Сангха - сонм всех существ и сущностей идущих или прошедших этот путь.

Сейчас я читаю мантру прекрасной в своей доброте Зелёной Тары и мантру прекрасной в своей мудрости Курукулле (сосредотачиваясь на звуке голоса) и пытаюсь наблюдать дыхание.

Как я понимаю: медитация, пранайога и чтение мантр могут дать огромную мощь, которая в свою очередь приведёт к огромному искушению, которое будет необходимо отпустить (ну, или провалишься в нижние миры).

Так вот вопрос: есть ли какие-нибудь релевантные открытые источники на русском языке по теме того, что и как надо делать.

----------

Гошка (09.01.2022)

----------


## Павел Б

К Андрей,
В первую очередь - поздравляю с принятием буддийского прибежища!

Теперь - о Буддизме вообще и о тантрическом буддизме в частности:

Буддизм огромен, многогранен, разнообразен и многолик.
Буддизм основывается на множестве Учений множества Будд. 
Эти Учения даны для блага всех существ - этим существам, и этими существами - Учения освоены практически и осмыслены интеллектуально.

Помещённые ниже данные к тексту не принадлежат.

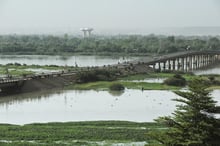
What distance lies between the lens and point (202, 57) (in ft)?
268

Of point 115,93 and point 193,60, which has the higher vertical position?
point 115,93

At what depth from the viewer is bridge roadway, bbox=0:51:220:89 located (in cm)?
3744

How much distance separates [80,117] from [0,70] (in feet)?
93.2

Освоенные и осмысленные Учения передаются от существ к существам. В частности, передаются и человеческим существам.
Учений, освоенных и осмысленных человеческими существами - множество. Все они имеют целью прекращение страданий существ, в первую очередь, человеческих существ.
И, несмотря на то, что цель у всех буддийских Учений, освоенных и осмысленных человеческими существами - одна, способы и методы различных освоенных и осмысленных буддийских Учений - различаются, и иногда различаются значительно. Именно потому, что Учения осваивались и осмысливались разными людьми - для разных людей, для разных ситуаций и состояний, в разное время и в разных местах.

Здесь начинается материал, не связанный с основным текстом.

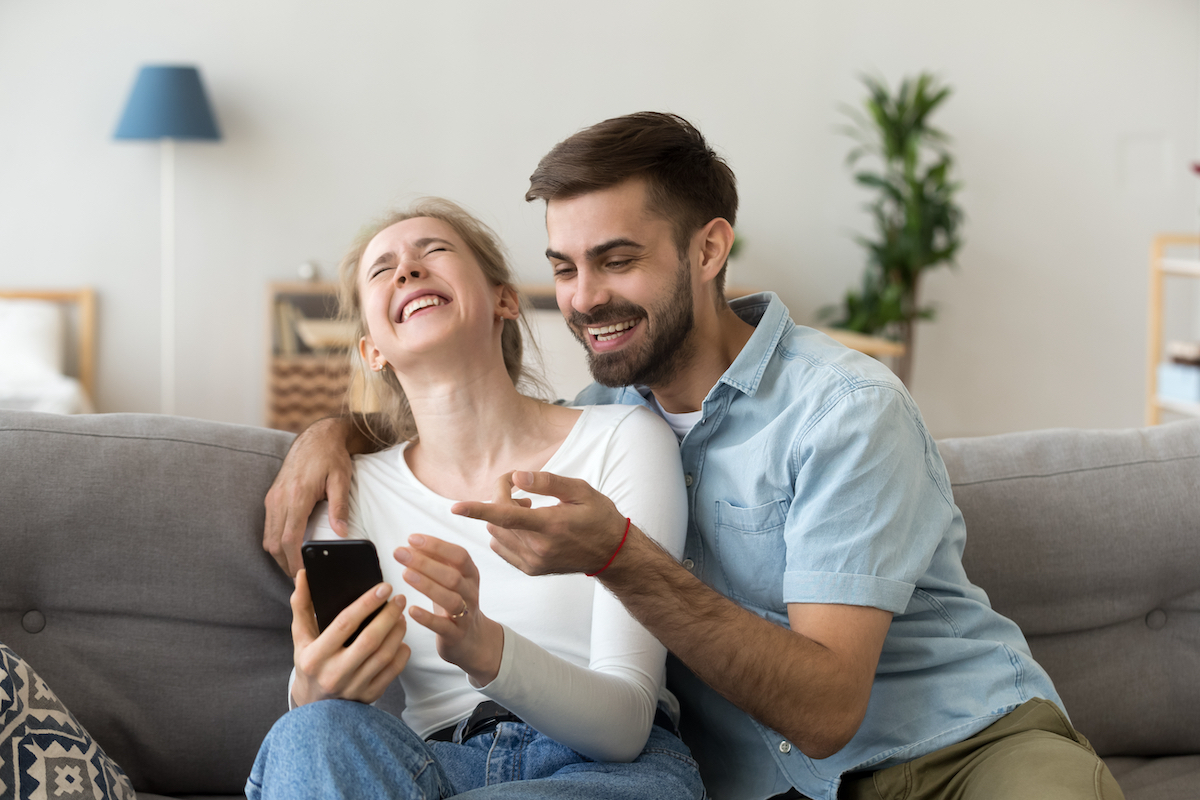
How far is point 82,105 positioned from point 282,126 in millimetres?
895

Есть комплекс буддийских Учений, который называется Тантрой. Этот комплекс имеет свои особенности. 
В первую очередь - осваивание и осмысливание Тантрического Учения ОБЯЗАНО происходить в максимально интенсивном взаимодействии учителя и ученика.
Во вторую очередь - осваивание и осмысливание Тантрического Учения ОБЯЗАНО происходить с соблюдением порядка, определённого традицией вообще и учителем в частности. В любом случае, ОБЯЗАТЕЛЬНО освоение и проведение "Предварительных Практик".
В третью очередь - результаты Тантрических практик чрезвычайно интенсивны, как в случае позитивных, так и в случае негативных проявлений, как для ученика, так и для учителя, поэтому выполнение первых двух пунктов строго обязательно!
НИКАКОЙ САМОНАДЕЯННОЙ САМОДЕЯТЕЛЬНОСТИ!!!

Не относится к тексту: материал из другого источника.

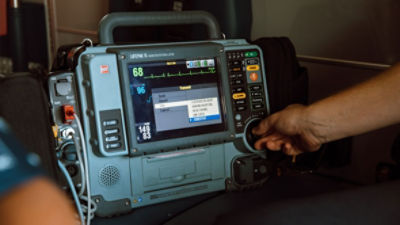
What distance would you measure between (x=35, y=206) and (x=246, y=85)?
1.00 meters

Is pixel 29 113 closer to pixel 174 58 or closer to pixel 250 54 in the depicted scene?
pixel 174 58

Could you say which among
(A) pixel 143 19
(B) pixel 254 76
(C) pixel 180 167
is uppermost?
(A) pixel 143 19

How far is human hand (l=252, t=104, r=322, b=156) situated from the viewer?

В качестве релевантного открытого источника на русском языке по теме того, что и как надо делать, рекомендую книгу 
"Светоч уверенности" 
Автор - Карма Агван Йондан Чжамцо (Чжамгон Конгтрул Римпочэ).

----------

К Андрей (07.01.2022), Цхултрим Тращи (07.01.2022)

----------


## Aion

А чем нижние миры не нравятся? У нас здесь тоже весело... 
 :Cool:

----------


## К Андрей

Павел Б, 
Благодарю за поздравления и за ответ.
Книгу "Светоч уверенности" обязательно постараюсь прочитать на текущей сессии.
Я прекрасно понимаю, про необходимость Учителя, но увы, я не вижу вокруг себя людей, к которым готов бы был сейчас в ученики или которые были бы готовы меня взять. А так же чувствую, что судорожный поиск учителя в Дацанах и Буддийских центрах для меня сейчас будет ошибкой. (Дело не в гордыне. Я сейчас на очном отделении ВУЗа получаю бакалавра технических наук, первое высшее образование, так получилось. И там долгая и сложная история.)
Вокруг меня множество прекрасных людей, возможно, даже полубогов, но ни одного йогина. Возможно, после окончания ВУЗа, буду искать Учителя, но у меня есть уверенность, что если будет нужно - Учитель появится сам. 
Чтобы выйти из противоречия: путь Тантры без Учителя и невозможность прекратить практики; мне сейчас необходимо овладеть Знанием, которое распространено по Миру в виде открытого поля, сосредоточиться на текущем моменте и отпускать желания. 
В любом случае: если Я провалюсь в ады, Я провалюсь туда с отпечатком Тантры.

----------


## Павел Б

> у меня есть уверенность, что если будет нужно - Учитель появится сам. 
> Чтобы выйти из противоречия: путь Тантры без Учителя и невозможность прекратить практики; мне сейчас необходимо овладеть Знанием, которое распространено по Миру в виде открытого поля, сосредоточиться на текущем моменте и отпускать желания. 
> В любом случае: если Я провалюсь в ады, Я провалюсь туда с отпечатком Тантры.


К Андрей,
Не надо ни с какими отпечатками никуда проваливаться! :Smilie: 

Чтобы учитель появился "сам собой", надо потрудиться в правильном направлении. В Петербурге есть возможности для этого. Надо узнать, в каких центрах Тибетского Буддизма можно получить разрешение и наставления по практикам Нёндро. Это подготовительные практики. Их надо выполнить. Это займёт довольно долгое время. А во время или после выполнения Нёндро - учитель и появится.

----------

К Андрей (07.01.2022)

----------


## К Андрей

> К Андрей,
> Не надо ни с какими отпечатками никуда проваливаться!
> 
> Чтобы учитель появился "сам собой", надо потрудиться в правильном направлении. В Петербурге есть возможности для этого. Надо узнать, в каких центрах Тибетского Буддизма можно получить разрешение и наставления по практикам Нёндро. Это подготовительные практики. Их надо выполнить. Это займёт довольно долгое время. А во время или после выполнения Нёндро - учитель и появится.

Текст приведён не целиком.